## SUPPLIED MATERIAL

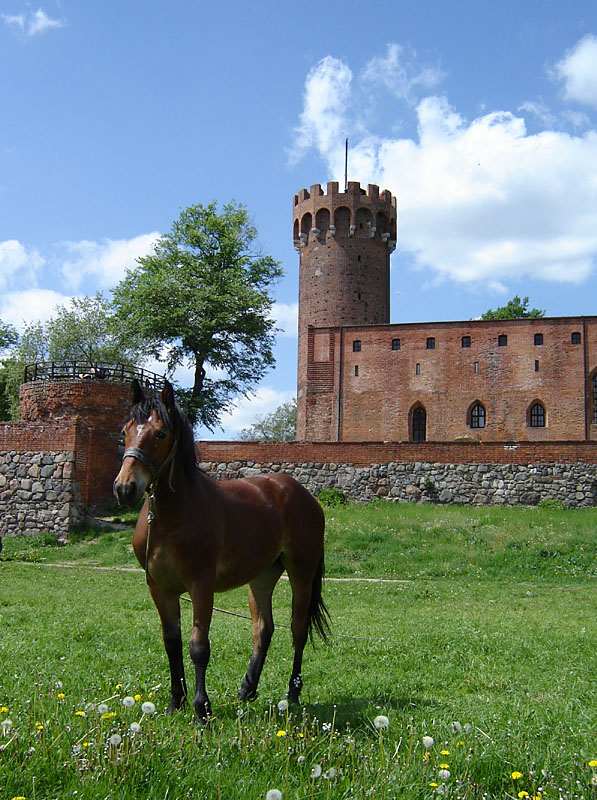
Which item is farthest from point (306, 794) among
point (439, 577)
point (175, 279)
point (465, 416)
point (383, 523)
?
point (465, 416)

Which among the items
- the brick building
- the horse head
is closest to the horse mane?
the horse head

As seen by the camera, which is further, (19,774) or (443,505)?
(443,505)

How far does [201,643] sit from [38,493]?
63.8 feet

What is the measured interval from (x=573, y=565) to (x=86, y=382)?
15835 mm

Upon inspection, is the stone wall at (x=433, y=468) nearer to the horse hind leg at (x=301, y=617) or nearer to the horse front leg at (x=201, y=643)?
the horse hind leg at (x=301, y=617)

## PROBLEM
Please edit the items from the line containing "Upon inspection, is" through the end of the items, replacing "stone wall" with "brick wall" and keeping everything else the same. Give only those edited lines.

## REPLY
Upon inspection, is the brick wall at (x=433, y=468) nearer to the horse hind leg at (x=301, y=617) or nearer to the horse front leg at (x=201, y=643)?
the horse hind leg at (x=301, y=617)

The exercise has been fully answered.